### The problem
Nothing below is to be printed except the lines between the line holding "genus: Tragelaphus" and the line holding "scientific name: Bos taurus", inclusive, each exactly as it appears.
** Supplied material follows **
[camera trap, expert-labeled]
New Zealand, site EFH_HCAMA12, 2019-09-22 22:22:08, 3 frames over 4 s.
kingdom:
** End of Supplied material **
** Supplied material follows **
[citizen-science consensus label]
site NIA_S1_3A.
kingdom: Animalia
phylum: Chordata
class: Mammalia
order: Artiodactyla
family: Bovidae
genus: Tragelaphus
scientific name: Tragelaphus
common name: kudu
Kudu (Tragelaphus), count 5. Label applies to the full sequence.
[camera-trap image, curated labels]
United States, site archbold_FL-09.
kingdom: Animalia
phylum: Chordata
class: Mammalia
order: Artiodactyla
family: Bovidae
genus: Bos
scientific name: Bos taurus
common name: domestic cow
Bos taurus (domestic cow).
** End of Supplied material **
### Exercise response
genus: Tragelaphus
scientific name: Tragelaphus
common name: kudu
Kudu (Tragelaphus), count 5. Label applies to the full sequence.
[camera-trap image, curated labels]
United States, site archbold_FL-09.
kingdom: Animalia
phylum: Chordata
class: Mammalia
order: Artiodactyla
family: Bovidae
genus: Bos
scientific name: Bos taurus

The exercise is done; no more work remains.